One of the oft-overlooked pillars of human civilization pertains to language and the related scope of communication. According to many linguists, the very origin of language allowed early hominins to acquire abilities like perception of other minds and shared intentionality. In essence, the development of language as a whole possibly corresponded to increase in brain volume, with social interaction and communication playing their significant roles in the advancement of humans as a race. And when translated to figures, this distinctly ‘humane’ invention accounts for around 5,000 to 7,000 different languages in our modern world.
Considering such a major (and yet intrinsic) effect of language on humanity as a whole, Minna Sundberg, author of the webcomic Stand Still. Stay Silent, concocted a nifty infographic that showcases the ‘Tree of Languages’. Focusing on the ancient source of the Indo-European languages, the graphical treatment (utilizing the tree metaphor) aptly presents the vast magnitude of the speakers through the numerous branches and their sub-branches that evolved from the ‘mother’ Indo-European set. This incredible ambit covers a flurry of nationalities, ranging from English, Germans to Indians and Iranians. In fact, Indo-European languages do account for six of the world’s top ten most spoken languages, with their combined numbers (of the top six languages) estimated to be around a whopping 1.4 billion native speakers.
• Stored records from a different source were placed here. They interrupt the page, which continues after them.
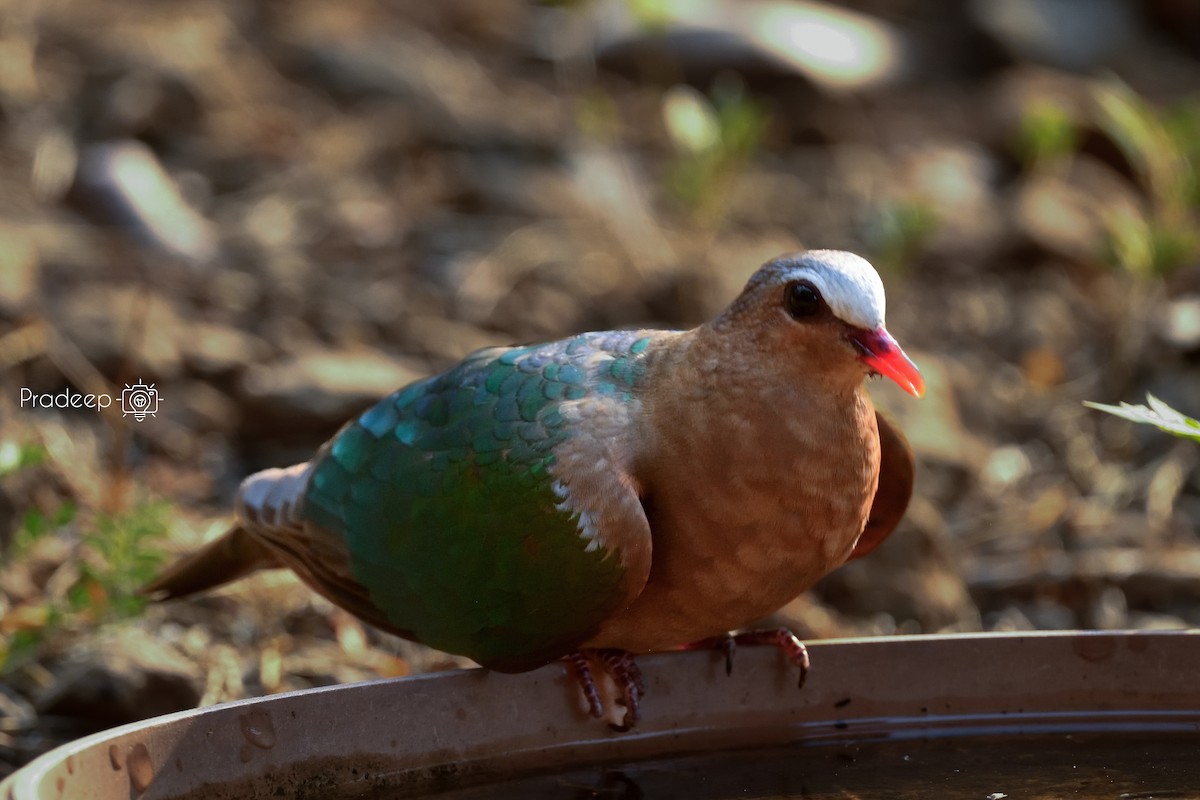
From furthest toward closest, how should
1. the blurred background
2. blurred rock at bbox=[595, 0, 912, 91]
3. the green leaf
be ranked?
blurred rock at bbox=[595, 0, 912, 91]
the blurred background
the green leaf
Now historically going back to the origin of the Indo-European language set, many linguists have already presented their notion of the Proto-Indo-European or PIE language. This PIE refers to the hypothetical reconstruction of the modern ancestor of Indo-European languages, thus possibly pertaining to the root of around 445 spoken languages including Spanish, English, Hindi and Russian. However given the lack of any written record of this ‘mother’ language, PIE has been reconstructed by using methods of historical linguistics.
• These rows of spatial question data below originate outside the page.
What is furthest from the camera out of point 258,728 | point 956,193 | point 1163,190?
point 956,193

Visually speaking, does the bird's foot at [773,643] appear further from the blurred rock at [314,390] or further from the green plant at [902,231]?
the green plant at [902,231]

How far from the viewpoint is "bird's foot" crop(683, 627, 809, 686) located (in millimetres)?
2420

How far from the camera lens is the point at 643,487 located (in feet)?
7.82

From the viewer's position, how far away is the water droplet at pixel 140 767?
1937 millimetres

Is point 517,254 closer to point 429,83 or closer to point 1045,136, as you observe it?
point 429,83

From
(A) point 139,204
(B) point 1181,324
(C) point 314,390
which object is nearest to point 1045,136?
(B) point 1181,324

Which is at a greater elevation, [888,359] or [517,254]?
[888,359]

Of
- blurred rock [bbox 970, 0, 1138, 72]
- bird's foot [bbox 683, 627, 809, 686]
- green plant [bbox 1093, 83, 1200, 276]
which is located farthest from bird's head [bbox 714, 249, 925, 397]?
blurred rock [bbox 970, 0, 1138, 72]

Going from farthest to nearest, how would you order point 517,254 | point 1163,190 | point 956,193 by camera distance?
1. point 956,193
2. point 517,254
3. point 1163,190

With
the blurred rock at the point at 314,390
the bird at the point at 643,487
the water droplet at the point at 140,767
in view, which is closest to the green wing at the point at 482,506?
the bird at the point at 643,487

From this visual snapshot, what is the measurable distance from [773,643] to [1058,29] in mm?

Now since we brought up history, while there is no general consensus, PIE was possibly spoken by a group of ancient people residing in the Pontic–Caspian steppe area, north of Black Sea. But again (possibly) due to series of historical episodes (like migrations), many of the speakers became isolated from each other, thus causing divergence in the languages they spoke. The hypothetical date of this divergence pertains to around 3500 BC.
Interestingly enough, while no direct evidence of the PIE exists, historians and experts are sure of some of the vocabulary that was in usage at least 6,000 years ago. As online editor of Archaeology Magazine Eric A. Powell, explained back in 2013 –
By the 19th century, linguists knew that all modern Indo-European languages descended from a single tongue. Called Proto-Indo-European, or PIE, it was spoken by a people who lived from roughly 4500 to 2500 BC, and left no written texts. The question became, what did PIE sound like? In 1868, German linguist August Schleicher used reconstructed Proto-Indo-European vocabulary to create a fable in order to hear some approximation of PIE. Called “The Sheep and the Horses,” and also known today as Schleicher’s Fable, the short parable tells the story of a shorn sheep who encounters a group of unpleasant horses. As linguists have continued to discover more about PIE (and archaeologists have learned more about the Bronze Age cultures that would have spoken it), this sonic experiment continues and the fable is periodically updated to reflect the most current understanding of how this extinct language would have sounded when it was spoken some 6,000 years ago. Since there is considerable disagreement among scholars about PIE, no single version can be considered definitive.
And in case you are interested, University of Kentucky linguist Andrew Byrd had recited his version of the Schleicher’s Fable by using the ‘precise’ pronunciation derived from the latest studies and insights into the PIE (including the analysis linguist H. Craig Melchert) –
The English translation of the story –
A sheep that had no wool saw horses, one of them pulling a heavy wagon, one carrying a big load, and one carrying a man quickly. The sheep said to the horses: “My heart pains me, seeing a man driving horses.” The horses said: “Listen, sheep, our hearts pain us when we see this: a man, the master, makes the wool of the sheep into a warm garment for himself. And the sheep has no wool.” Having heard this, the sheep fled into the plain.
The PIE pronunciation of the short tale, via English transliteration –
Avis akvāsas ka [Sheep and the Horses]
Avis, jasmin varnā na ā ast, dadarka akvams, tam, vāgham garum vaghantam, tam, bhāram magham, tam, manum āku bharantam. Avis akvabhjams ā vavakat: kard aghnutai mai vidanti manum akvams agantam. Akvāsas ā vavakant: krudhi avai, kard aghnutai vividvant-svas: manus patis varnām avisāms karnauti svabhjam gharmam vastram avibhjams ka varnā na asti. Tat kukruvants avis agram ā bhugat.